Unfortunately returns on savings accounts are exceptionally low at the moment, which means using some of your savings to overpay your mortgage may be worth considering. Make sure you always have a savings buffer available though in case of any unexpected expenses.

A spokesman for financial website Moneyfacts.co.uk: “You could be paying out more than double in interest each month than you can earn from your savings accounts. If your savings earns less interest than the amount you pay on your mortgage, then you will save more money by using these to pay-off your mortgage balance.”

You don’t need to overpay by a huge amount each month for it to make a big difference. Even overpaying £50 or £100 a month can save you a significant amount of interest and reduce your mortgage term substantially.
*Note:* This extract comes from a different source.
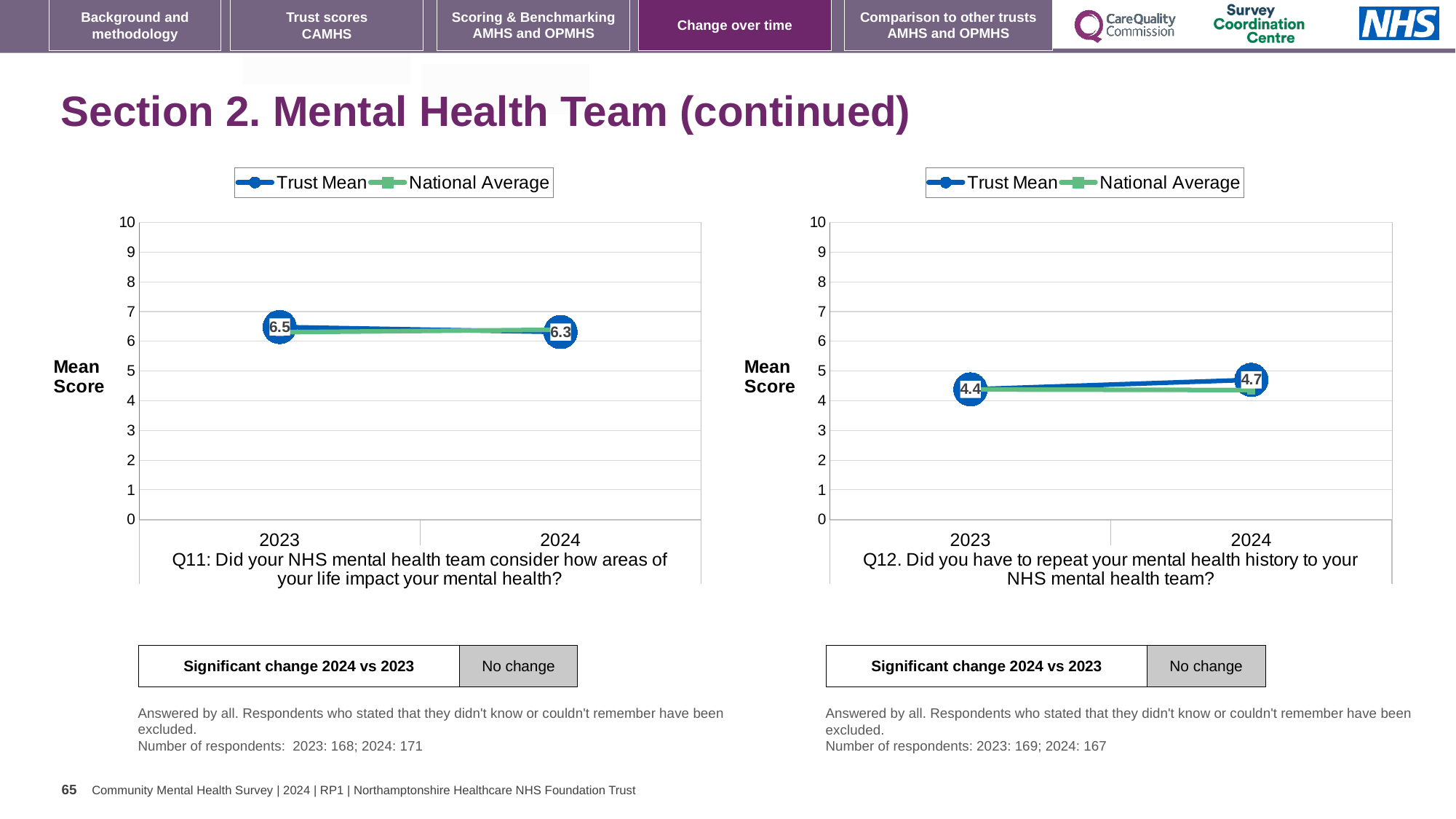
In the right chart (Q12), what is the Trust Mean for 2024? 4.7 How many series does the legend of the right chart (Q12) list? 2 In the left chart (Q11), does the Trust Mean rise or fall from 2023 to 2024? fall In the right chart (Q12), what is the difference between the Trust Mean in 2024 and 2023? 0.3 What kind of chart is the left chart (Q11)? line chart In the right chart (Q12), is the Trust Mean for 2023 greater or less than 5? less In the left chart (Q11), what is the Trust Mean for 2023? 6.5 In the left chart (Q11), what is the Trust Mean for 2024? 6.3 In the left chart (Q11), which year has the higher Trust Mean, 2023 or 2024? 2023 In the right chart (Q12), does the Trust Mean rise or fall from 2023 to 2024? rise In the right chart (Q12), what is the Trust Mean for 2023? 4.4 In the left chart (Q11), by how much did the Trust Mean change from 2023 to 2024? 0.2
Brian Murphy, head of lending at the Mortgage Advice Bureau said: “As mortgage interest accrues on the full amount of your mortgage over its entire term, consider overpaying to reduce the amount on which interest is charged. Doing so may help not only pay off your mortgage debt faster, but also be a big money saver in the long run.

“For example, if you have a £100,000 mortgage over 25 years with an interest rate of 4%, and you pay off an extra £100 a month, you could reduce your mortgage term by six years and save £15,534 on interest. Keep in mind though whether you can overpay on your mortgage without a penalty. A 10% overpayment facility per annum without incurring penalties is fairly typical of many products.”

Those paying a higher rate of interest on their mortgage, as in the above example, will see bigger savings by overpaying than those on more competitive rates, but there are still big benefits for those on much lower mortgage rates.

For example, a homeowner with the same £100,000 mortgage but on a fixed mortgage rate of 1.19%, making £100 overpayments each month would still pay £3,748 less in interest over the 25-year term and reduce their mortgage term by five years and 10 months.

Another benefit of making overpayments is that you can stop, start, increase or reduce your overpayments at any point, so if your finances change you can adjust your overpayments accordingly. Bear in mind though, that if your financial circumstances change, you can’t decide you want this money back, which is why it’s vital to keep some savings readily available.